**PROBLEM TO WORK ON**
From the line that includes "What is the measurable" to the last line of the data, quote each line precisely; both boundary lines belong in the answer.

**RECORDS SHOWN**
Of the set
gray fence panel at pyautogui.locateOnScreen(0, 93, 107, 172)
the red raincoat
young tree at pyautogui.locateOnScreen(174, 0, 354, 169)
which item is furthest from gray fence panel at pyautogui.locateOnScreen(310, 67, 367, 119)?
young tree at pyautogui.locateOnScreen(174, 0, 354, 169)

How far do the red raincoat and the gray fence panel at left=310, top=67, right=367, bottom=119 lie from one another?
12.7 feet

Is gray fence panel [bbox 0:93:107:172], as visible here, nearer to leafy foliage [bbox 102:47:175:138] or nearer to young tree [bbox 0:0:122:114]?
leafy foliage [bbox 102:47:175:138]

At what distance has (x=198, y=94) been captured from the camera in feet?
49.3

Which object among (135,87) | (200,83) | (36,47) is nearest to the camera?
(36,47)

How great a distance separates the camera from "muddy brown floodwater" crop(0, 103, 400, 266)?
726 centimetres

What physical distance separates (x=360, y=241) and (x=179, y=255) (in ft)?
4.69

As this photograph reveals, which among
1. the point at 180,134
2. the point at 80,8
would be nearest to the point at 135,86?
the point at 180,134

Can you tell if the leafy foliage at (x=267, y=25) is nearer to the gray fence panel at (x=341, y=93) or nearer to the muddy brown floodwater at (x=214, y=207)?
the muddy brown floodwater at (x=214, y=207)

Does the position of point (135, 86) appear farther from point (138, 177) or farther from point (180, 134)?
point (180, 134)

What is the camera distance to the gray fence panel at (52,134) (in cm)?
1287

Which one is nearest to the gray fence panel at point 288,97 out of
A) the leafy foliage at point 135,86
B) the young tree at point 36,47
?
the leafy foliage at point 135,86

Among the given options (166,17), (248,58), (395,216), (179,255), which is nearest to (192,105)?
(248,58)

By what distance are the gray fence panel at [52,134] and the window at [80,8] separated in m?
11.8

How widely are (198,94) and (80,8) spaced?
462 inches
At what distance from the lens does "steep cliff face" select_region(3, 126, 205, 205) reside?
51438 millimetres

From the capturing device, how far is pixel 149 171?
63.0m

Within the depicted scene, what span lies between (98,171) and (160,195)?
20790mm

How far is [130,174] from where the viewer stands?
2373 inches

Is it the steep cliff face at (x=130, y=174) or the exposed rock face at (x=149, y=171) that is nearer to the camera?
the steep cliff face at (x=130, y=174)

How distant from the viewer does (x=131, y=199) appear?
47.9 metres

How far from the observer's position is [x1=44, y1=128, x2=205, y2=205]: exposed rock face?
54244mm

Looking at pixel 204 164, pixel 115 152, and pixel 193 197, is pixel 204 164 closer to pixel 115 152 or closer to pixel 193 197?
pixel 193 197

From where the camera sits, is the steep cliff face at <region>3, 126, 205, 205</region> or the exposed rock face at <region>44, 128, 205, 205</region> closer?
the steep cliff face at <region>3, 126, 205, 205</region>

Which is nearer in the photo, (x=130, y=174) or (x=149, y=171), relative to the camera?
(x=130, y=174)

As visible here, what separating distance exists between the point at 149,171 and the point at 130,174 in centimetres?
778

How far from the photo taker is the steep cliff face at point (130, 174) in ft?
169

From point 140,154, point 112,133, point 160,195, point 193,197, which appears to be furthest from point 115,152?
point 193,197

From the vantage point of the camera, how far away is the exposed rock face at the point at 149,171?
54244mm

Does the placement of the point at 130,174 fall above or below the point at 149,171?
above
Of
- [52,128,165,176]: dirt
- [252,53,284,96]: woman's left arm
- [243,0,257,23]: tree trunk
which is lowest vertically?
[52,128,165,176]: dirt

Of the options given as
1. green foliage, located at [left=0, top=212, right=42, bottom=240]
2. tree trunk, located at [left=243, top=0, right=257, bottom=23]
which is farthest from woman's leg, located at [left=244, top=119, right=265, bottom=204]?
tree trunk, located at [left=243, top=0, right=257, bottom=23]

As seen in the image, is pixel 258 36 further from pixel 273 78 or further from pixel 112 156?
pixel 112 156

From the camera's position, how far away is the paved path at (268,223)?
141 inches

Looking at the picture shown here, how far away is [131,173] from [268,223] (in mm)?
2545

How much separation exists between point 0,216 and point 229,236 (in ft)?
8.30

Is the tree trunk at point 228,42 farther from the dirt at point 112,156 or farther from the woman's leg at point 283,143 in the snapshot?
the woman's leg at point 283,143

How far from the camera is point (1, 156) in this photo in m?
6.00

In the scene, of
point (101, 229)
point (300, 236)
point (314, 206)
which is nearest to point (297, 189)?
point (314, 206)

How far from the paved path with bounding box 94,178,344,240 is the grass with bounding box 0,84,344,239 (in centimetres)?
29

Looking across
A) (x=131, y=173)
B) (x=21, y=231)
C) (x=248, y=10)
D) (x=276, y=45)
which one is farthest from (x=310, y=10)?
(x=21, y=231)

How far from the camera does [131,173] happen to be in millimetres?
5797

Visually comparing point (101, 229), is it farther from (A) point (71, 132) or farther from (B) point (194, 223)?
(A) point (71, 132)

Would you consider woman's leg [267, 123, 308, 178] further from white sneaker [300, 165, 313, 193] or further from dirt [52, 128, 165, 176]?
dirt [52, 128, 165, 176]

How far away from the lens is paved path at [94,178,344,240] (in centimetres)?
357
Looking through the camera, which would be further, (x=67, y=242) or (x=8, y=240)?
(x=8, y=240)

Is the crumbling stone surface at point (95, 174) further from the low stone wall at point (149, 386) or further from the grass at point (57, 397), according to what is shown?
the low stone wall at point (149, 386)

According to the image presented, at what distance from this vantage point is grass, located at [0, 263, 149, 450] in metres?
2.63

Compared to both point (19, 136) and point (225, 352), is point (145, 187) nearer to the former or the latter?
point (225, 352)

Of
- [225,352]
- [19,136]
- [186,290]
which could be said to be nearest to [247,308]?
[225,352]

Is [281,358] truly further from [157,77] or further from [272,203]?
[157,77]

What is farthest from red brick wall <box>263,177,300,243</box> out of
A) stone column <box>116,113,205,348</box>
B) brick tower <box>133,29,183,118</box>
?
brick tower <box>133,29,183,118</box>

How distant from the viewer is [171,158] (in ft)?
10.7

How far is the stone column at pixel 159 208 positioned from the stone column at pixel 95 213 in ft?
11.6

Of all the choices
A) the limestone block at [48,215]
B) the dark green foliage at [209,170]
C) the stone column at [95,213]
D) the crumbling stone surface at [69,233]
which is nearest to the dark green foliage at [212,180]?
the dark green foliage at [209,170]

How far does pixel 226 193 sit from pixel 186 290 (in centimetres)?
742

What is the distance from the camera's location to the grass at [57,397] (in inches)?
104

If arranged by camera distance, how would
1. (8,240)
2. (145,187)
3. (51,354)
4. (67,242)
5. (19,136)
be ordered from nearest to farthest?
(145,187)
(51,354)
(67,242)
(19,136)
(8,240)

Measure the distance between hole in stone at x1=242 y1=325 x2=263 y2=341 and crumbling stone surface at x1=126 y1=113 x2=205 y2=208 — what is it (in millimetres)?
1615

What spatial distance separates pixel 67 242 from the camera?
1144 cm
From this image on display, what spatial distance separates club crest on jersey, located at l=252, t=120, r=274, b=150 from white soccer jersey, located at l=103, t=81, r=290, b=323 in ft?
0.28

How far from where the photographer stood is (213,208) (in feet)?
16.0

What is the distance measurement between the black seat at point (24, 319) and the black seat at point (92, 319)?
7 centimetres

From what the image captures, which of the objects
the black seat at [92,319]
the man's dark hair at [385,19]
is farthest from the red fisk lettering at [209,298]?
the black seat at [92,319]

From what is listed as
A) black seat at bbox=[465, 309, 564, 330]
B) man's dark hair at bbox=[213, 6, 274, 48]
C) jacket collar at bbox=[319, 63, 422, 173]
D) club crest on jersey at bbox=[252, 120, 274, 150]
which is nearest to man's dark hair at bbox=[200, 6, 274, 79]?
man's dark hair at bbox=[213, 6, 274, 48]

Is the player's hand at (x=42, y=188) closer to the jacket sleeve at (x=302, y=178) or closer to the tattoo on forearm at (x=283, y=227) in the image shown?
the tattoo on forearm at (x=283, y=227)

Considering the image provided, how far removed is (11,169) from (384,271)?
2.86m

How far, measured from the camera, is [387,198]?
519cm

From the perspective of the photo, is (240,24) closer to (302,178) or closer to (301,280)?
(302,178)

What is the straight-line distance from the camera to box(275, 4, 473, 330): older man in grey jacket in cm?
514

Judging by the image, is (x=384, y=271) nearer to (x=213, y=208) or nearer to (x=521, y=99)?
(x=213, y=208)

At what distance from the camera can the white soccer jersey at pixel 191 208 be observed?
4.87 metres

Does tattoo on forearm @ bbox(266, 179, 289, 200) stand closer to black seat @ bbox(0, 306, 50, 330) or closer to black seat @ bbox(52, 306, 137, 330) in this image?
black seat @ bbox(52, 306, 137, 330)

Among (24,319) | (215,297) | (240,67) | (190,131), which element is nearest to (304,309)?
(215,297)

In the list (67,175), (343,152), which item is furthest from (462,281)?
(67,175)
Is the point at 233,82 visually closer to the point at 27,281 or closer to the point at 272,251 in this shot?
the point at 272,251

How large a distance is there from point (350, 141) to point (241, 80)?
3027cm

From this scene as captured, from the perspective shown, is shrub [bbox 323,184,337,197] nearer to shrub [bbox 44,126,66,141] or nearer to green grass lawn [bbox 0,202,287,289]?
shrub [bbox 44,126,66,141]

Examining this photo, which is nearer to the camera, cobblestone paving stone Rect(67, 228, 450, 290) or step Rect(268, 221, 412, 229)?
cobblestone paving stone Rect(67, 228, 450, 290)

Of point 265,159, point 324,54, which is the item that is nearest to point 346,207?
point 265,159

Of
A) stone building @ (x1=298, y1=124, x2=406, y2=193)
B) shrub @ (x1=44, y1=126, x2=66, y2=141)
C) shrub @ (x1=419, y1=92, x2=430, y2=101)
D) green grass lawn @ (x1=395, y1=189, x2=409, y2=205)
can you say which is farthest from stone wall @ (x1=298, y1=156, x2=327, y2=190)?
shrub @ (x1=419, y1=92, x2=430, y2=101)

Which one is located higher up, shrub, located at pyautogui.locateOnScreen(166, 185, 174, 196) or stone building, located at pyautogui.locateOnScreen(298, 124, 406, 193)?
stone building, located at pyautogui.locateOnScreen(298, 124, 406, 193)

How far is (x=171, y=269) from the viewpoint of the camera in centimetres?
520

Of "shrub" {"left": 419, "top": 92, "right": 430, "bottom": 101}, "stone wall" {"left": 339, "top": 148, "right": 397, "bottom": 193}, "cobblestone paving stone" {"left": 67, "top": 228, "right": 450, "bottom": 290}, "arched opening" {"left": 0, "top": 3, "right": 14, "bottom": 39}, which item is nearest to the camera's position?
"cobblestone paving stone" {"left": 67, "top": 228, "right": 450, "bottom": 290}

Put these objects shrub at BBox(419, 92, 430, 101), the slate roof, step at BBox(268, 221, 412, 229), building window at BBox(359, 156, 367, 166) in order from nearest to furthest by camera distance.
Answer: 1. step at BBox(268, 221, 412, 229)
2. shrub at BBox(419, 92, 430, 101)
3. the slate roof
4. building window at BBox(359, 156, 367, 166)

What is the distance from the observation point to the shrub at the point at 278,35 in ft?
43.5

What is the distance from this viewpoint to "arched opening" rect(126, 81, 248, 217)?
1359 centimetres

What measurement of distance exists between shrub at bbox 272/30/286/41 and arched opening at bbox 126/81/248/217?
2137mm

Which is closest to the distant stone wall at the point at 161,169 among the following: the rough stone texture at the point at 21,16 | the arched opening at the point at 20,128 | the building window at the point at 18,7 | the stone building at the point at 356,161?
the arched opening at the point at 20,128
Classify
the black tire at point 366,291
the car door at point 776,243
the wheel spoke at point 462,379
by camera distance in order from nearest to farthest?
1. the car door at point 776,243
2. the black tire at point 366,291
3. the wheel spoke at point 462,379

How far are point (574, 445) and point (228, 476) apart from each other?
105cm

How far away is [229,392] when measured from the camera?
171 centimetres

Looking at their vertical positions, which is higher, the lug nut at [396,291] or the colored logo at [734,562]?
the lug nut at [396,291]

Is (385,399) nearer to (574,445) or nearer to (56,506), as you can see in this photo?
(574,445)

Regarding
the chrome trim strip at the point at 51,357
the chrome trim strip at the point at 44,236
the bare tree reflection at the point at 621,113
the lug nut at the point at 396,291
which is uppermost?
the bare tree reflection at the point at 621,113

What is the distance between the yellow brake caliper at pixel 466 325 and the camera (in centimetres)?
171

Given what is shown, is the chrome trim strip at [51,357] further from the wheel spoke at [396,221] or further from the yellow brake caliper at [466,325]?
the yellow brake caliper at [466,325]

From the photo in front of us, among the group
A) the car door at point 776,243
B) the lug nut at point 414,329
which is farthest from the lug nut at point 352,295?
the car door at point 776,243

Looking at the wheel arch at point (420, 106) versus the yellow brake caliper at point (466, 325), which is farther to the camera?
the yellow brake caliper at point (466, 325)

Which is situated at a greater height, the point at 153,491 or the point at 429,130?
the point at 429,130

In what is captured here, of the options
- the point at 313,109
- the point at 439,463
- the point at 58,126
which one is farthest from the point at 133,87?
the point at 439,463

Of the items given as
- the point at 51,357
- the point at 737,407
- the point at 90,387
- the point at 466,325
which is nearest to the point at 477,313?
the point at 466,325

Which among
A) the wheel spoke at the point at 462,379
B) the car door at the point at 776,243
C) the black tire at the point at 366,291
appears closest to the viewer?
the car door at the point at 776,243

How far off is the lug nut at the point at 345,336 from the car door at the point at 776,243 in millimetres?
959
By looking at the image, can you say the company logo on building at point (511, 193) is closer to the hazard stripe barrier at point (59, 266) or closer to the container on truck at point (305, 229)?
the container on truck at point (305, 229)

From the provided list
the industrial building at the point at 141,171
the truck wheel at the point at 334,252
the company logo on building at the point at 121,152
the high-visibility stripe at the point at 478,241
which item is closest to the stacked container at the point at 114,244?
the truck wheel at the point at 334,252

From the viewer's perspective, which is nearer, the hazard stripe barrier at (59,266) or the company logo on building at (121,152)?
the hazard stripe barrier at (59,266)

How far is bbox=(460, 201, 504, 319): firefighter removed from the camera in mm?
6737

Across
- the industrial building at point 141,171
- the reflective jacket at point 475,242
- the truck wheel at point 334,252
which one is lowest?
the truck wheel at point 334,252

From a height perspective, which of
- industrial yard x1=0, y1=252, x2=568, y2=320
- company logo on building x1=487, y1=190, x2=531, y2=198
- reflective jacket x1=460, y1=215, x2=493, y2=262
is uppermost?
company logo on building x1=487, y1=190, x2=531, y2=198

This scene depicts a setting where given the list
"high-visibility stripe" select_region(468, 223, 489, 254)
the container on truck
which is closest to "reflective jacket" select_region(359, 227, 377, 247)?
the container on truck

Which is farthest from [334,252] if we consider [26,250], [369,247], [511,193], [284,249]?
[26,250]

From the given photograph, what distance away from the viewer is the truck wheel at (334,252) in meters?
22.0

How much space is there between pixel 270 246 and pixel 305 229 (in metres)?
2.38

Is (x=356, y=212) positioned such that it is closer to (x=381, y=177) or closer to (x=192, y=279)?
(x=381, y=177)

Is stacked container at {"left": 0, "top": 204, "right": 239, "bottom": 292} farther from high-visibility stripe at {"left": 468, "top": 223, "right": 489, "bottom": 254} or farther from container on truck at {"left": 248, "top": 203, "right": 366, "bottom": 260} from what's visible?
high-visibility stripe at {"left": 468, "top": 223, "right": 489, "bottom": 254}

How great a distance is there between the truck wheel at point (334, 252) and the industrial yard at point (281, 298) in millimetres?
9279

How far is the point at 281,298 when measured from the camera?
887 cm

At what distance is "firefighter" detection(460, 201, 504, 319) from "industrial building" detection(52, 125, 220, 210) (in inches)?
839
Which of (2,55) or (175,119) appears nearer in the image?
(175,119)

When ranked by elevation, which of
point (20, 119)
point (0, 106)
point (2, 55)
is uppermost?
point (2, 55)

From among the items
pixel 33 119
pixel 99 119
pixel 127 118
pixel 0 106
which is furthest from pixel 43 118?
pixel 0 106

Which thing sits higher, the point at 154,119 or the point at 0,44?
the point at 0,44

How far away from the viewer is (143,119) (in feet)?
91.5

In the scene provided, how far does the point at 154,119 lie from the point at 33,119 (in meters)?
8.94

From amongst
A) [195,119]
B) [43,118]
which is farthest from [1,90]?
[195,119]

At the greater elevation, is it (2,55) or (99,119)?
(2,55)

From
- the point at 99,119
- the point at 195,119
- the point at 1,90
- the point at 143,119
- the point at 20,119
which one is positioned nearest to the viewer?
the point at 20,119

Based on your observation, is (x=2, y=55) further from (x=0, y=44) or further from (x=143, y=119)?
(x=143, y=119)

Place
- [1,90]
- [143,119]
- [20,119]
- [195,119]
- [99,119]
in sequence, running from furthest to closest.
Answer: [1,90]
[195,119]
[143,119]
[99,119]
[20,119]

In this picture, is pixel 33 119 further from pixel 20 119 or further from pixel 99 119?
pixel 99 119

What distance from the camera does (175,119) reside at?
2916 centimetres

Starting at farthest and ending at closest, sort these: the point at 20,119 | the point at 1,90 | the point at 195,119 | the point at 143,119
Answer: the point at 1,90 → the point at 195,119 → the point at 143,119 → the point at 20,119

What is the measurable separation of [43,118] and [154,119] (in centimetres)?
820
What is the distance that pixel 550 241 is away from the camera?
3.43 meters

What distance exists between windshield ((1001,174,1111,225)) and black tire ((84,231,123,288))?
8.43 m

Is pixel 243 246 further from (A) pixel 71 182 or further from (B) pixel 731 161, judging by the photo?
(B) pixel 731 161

**RESULT BELOW**
What is the measurable separation of [43,118] and [154,119] (in centimetres)?
820
What is the distance that pixel 550 241 is away from the camera?
3.43 meters

What distance exists between windshield ((1001,174,1111,225)) and black tire ((84,231,123,288))?
8.43 m

Is pixel 243 246 further from (A) pixel 71 182 or further from (B) pixel 731 161, judging by the photo?
(B) pixel 731 161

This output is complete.